● Exercise description: Starting at the line that contains "The researchers measured CXCL1", restate every line word for word through the end of the entries.

● Data for this task:

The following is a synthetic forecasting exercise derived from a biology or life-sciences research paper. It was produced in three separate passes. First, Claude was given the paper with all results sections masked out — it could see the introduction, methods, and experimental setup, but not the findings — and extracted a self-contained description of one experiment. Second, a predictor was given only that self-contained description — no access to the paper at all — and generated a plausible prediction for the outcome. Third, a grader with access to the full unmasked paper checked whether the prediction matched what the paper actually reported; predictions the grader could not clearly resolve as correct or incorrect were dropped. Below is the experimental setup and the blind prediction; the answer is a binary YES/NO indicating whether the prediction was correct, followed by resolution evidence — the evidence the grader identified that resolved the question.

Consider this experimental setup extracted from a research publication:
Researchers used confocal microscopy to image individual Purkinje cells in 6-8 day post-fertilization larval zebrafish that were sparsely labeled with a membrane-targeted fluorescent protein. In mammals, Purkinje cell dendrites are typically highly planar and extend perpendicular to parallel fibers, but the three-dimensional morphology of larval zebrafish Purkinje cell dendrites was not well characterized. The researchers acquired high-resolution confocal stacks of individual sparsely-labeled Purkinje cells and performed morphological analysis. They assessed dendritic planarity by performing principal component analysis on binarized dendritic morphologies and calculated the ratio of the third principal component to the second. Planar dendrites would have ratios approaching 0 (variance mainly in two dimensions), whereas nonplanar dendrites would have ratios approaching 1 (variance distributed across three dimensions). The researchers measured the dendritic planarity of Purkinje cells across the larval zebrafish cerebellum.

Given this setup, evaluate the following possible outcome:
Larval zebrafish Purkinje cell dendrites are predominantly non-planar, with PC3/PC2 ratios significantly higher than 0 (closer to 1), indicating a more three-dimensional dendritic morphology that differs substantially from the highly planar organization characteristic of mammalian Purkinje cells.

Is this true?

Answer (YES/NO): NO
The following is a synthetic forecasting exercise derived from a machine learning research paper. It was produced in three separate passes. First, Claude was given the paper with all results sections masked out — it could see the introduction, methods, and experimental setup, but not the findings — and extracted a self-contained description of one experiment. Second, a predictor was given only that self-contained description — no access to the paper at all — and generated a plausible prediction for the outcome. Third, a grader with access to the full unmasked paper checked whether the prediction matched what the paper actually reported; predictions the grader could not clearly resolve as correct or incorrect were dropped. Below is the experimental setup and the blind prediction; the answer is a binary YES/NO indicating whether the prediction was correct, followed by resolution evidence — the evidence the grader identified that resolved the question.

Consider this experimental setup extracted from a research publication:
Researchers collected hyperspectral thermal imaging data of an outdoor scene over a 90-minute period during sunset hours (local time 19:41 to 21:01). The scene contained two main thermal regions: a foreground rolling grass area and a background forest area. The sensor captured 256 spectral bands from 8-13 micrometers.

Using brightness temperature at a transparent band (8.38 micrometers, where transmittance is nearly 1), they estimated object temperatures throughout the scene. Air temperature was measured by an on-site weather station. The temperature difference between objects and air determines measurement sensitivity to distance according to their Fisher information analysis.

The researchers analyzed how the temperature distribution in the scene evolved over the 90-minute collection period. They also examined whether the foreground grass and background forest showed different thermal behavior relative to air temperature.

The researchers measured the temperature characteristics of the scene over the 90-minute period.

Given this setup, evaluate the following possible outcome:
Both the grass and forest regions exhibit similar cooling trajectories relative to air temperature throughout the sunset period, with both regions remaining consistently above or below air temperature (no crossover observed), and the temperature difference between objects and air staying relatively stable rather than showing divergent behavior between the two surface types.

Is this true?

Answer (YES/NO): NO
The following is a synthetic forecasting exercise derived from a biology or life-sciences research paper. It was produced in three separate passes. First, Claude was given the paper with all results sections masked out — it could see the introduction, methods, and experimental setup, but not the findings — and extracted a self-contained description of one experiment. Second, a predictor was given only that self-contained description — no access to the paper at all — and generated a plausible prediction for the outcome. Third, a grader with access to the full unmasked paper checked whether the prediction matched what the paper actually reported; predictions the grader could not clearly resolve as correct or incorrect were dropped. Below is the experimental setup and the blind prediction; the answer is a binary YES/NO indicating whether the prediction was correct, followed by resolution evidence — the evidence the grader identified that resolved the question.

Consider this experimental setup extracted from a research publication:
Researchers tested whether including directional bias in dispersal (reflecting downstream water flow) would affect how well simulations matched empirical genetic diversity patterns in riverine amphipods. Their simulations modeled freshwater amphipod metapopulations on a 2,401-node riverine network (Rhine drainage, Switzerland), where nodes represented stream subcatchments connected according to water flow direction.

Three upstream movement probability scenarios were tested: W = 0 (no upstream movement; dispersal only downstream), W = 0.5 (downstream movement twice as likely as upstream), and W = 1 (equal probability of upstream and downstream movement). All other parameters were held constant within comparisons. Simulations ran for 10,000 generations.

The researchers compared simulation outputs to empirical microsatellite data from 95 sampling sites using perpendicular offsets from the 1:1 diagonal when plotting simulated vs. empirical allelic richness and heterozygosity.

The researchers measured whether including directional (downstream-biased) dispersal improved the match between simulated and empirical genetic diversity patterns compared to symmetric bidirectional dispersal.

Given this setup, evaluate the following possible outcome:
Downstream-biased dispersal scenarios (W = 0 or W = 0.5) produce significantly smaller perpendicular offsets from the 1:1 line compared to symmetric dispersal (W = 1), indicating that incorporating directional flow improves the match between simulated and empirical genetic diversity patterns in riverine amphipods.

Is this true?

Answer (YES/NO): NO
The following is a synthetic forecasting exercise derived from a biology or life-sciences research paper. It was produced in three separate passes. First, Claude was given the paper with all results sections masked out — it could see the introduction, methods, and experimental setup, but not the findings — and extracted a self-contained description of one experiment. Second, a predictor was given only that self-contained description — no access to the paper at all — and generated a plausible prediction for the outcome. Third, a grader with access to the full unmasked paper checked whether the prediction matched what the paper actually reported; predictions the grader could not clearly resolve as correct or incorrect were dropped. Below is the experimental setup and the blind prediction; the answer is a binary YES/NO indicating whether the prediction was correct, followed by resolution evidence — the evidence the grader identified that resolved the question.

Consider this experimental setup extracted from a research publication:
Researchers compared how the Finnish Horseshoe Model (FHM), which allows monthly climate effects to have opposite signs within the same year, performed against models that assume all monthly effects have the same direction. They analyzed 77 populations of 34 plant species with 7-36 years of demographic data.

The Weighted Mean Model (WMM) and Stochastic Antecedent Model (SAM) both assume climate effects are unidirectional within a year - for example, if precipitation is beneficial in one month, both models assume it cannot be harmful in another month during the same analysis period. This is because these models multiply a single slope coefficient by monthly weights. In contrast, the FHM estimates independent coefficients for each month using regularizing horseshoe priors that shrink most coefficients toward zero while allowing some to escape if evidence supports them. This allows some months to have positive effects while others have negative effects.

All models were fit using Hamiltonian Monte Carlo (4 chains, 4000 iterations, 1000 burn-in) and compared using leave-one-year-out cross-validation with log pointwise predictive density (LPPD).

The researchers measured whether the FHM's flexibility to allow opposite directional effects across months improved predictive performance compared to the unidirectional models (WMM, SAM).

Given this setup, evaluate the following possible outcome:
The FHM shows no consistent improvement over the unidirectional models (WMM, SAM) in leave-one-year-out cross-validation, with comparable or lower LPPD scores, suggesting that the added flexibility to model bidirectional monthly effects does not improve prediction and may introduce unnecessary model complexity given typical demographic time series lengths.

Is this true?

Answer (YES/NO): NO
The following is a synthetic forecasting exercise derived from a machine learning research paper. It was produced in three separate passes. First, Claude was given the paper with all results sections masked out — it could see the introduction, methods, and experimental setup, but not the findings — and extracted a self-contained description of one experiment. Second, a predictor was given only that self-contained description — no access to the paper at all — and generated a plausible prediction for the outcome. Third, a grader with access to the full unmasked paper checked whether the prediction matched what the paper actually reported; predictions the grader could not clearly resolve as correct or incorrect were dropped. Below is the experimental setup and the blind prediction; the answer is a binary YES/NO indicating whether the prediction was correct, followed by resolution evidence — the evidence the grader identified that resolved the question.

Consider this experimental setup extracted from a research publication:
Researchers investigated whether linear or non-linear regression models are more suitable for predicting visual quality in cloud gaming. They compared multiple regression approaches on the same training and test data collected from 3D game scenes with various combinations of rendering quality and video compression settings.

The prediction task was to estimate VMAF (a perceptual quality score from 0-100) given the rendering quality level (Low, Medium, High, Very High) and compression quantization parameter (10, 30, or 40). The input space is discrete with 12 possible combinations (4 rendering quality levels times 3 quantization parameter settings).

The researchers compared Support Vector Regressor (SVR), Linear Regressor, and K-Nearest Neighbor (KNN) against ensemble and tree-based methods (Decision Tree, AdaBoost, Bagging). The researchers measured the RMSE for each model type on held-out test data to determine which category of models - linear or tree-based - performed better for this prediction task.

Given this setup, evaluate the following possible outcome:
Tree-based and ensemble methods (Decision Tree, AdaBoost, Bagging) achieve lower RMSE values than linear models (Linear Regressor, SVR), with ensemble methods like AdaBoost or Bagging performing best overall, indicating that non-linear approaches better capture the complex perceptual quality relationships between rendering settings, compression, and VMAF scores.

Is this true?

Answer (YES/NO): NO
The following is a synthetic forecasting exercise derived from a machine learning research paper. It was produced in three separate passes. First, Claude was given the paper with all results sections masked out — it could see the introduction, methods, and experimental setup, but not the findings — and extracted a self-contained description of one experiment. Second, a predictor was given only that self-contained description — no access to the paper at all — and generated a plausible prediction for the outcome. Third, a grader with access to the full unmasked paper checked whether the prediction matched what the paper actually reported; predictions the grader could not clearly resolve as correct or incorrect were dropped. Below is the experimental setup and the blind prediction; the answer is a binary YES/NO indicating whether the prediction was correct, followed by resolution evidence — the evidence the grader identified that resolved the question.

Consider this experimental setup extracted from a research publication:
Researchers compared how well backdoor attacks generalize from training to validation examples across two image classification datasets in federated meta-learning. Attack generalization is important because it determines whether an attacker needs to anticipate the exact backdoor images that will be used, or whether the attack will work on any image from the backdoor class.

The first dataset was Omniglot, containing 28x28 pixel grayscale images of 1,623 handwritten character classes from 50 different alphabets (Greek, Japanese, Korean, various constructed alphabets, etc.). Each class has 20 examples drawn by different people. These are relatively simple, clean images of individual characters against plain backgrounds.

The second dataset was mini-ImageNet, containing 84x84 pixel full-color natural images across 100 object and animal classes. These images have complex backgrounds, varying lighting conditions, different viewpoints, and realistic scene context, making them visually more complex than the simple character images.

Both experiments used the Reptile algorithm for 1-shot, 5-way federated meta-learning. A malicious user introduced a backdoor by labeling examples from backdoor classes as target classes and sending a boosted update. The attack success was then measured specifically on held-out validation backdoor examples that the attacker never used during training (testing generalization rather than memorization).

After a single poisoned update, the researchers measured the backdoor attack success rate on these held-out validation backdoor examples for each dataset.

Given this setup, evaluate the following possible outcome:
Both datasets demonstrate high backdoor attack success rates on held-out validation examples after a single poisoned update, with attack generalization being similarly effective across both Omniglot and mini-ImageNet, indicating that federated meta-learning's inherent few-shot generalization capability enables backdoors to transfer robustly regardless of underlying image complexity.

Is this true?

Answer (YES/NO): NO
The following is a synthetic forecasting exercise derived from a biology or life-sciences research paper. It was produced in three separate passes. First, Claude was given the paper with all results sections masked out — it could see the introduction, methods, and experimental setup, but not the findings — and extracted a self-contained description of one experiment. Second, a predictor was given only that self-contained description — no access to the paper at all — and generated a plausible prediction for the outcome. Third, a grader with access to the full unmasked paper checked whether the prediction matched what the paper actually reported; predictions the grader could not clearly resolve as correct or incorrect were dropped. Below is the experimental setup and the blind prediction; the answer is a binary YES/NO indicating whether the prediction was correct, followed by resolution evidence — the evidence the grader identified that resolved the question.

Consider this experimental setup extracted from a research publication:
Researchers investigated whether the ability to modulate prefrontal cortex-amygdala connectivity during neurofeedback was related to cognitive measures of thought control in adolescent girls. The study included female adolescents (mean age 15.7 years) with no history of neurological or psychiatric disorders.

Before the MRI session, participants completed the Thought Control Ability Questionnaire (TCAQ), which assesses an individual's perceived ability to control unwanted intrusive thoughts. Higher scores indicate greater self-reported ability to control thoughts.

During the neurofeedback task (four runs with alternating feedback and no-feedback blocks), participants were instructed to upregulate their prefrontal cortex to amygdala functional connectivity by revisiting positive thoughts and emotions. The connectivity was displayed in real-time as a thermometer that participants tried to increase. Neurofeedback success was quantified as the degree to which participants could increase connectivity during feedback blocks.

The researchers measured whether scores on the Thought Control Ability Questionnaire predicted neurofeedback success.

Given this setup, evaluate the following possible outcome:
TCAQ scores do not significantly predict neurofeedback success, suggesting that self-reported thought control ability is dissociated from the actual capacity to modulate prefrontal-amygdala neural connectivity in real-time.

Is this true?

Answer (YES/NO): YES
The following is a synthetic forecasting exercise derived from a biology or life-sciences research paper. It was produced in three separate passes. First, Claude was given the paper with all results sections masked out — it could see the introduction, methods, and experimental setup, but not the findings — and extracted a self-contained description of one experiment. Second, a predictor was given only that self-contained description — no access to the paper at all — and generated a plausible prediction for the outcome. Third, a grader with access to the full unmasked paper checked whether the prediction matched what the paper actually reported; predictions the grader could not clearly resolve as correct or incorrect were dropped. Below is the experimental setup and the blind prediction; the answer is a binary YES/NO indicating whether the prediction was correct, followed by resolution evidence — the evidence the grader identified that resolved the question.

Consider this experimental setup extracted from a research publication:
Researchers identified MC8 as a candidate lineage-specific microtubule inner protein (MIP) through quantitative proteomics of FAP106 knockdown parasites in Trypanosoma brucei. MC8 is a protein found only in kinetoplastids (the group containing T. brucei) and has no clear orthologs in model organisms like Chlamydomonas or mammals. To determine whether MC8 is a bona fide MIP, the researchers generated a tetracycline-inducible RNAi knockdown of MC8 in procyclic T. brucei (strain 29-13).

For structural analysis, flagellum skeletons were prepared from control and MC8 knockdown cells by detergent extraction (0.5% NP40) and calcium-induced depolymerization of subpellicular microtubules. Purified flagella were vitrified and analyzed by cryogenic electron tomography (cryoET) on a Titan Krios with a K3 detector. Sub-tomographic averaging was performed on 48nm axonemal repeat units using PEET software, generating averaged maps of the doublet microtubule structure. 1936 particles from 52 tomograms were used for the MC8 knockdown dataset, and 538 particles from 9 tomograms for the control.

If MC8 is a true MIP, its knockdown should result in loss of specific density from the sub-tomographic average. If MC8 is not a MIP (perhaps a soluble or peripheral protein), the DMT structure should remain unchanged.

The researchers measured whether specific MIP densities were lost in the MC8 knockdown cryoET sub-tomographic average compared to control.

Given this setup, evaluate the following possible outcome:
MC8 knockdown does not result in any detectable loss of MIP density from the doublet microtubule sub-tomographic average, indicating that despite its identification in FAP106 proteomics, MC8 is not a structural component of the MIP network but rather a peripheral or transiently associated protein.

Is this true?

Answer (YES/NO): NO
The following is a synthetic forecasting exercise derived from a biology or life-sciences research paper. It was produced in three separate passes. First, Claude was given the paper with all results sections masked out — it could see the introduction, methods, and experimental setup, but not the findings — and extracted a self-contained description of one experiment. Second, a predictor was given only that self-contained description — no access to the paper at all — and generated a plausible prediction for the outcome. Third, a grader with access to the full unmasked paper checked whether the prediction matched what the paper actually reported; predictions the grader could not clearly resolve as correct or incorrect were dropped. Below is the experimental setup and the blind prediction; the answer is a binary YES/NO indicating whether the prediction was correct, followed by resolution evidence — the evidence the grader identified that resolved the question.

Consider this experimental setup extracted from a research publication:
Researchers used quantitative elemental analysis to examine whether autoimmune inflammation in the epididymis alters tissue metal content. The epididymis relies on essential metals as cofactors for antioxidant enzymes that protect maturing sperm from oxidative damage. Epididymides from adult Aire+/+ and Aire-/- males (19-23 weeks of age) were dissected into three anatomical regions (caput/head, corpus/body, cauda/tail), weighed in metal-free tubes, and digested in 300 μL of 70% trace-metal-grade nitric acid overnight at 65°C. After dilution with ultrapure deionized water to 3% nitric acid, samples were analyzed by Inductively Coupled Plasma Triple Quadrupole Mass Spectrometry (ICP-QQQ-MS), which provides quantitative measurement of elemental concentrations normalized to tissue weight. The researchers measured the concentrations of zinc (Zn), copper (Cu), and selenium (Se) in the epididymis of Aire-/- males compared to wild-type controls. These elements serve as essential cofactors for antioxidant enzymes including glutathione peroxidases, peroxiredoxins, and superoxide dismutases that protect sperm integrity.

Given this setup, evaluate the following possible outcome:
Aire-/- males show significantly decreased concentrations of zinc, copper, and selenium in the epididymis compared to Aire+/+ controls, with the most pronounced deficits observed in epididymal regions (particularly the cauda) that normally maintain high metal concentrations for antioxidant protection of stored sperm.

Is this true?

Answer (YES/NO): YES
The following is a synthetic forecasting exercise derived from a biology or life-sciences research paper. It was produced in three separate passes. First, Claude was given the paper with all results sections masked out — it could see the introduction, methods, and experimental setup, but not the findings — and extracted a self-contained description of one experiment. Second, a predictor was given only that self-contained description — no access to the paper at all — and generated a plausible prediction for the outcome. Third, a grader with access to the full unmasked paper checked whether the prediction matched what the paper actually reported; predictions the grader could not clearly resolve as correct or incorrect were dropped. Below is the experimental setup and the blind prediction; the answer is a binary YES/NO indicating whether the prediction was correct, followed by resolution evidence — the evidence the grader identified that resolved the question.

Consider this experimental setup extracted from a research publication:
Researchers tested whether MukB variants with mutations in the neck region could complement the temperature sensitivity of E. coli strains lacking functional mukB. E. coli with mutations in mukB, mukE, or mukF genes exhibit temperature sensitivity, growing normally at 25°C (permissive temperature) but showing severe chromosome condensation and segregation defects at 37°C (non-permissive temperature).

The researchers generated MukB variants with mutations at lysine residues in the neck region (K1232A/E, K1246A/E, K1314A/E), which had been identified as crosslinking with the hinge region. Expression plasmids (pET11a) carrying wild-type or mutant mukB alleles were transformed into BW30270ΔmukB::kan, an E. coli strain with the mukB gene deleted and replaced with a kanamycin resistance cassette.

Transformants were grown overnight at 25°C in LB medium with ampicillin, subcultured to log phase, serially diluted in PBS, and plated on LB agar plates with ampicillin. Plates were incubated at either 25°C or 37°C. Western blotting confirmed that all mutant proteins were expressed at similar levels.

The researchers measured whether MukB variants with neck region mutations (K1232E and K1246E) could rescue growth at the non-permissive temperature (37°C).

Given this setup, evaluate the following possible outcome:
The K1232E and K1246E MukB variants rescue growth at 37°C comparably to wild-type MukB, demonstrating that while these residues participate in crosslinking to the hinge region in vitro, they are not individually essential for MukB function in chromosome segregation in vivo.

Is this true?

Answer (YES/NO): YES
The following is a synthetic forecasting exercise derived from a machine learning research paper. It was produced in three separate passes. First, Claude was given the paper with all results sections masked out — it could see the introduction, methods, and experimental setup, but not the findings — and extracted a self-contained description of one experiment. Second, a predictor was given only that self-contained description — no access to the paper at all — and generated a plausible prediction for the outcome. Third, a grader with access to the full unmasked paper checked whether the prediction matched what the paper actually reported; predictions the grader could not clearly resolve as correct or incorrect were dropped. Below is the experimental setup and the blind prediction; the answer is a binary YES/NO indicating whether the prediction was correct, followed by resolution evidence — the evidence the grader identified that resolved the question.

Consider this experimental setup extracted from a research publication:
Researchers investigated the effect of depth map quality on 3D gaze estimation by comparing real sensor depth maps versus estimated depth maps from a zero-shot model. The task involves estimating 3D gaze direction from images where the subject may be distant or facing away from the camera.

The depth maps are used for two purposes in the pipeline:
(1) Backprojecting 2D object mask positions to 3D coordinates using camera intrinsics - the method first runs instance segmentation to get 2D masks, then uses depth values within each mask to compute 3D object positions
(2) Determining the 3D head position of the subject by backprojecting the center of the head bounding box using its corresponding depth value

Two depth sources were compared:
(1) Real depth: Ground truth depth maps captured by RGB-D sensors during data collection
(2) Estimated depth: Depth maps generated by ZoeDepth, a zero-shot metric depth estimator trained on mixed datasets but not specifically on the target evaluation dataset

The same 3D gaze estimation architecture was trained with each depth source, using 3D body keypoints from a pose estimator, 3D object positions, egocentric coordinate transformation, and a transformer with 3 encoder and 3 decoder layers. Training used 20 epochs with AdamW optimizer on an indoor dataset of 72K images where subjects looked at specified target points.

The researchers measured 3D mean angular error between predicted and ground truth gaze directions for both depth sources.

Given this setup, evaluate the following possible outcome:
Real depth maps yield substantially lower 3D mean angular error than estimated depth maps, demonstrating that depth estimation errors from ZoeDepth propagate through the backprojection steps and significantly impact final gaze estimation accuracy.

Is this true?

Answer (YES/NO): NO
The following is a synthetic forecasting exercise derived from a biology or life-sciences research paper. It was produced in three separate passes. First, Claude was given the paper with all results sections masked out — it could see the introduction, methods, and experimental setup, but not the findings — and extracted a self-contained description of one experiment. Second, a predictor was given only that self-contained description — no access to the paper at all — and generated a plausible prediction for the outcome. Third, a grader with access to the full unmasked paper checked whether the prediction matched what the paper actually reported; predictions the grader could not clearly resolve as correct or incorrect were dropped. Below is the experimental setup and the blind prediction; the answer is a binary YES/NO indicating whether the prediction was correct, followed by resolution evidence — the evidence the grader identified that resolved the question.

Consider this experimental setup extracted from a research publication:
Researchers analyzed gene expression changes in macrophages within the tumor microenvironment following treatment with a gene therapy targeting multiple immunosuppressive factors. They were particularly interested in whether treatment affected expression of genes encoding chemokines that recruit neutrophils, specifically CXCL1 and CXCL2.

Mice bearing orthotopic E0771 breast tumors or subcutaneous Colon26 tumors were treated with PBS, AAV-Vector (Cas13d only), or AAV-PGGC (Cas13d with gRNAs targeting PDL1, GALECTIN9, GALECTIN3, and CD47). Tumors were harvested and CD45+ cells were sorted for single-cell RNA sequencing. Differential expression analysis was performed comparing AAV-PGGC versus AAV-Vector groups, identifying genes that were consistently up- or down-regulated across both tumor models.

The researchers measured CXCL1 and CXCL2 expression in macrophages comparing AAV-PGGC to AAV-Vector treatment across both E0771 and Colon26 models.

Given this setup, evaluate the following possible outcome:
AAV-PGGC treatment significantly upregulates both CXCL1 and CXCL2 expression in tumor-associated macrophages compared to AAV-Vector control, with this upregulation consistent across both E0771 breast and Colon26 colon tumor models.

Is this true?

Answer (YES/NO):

● Answer:
The researchers measured CXCL1 and CXCL2 expression in macrophages comparing AAV-PGGC to AAV-Vector treatment across both E0771 and Colon26 models.

Given this setup, evaluate the following possible outcome:
AAV-PGGC treatment significantly upregulates both CXCL1 and CXCL2 expression in tumor-associated macrophages compared to AAV-Vector control, with this upregulation consistent across both E0771 breast and Colon26 colon tumor models.

Is this true?

Answer (YES/NO):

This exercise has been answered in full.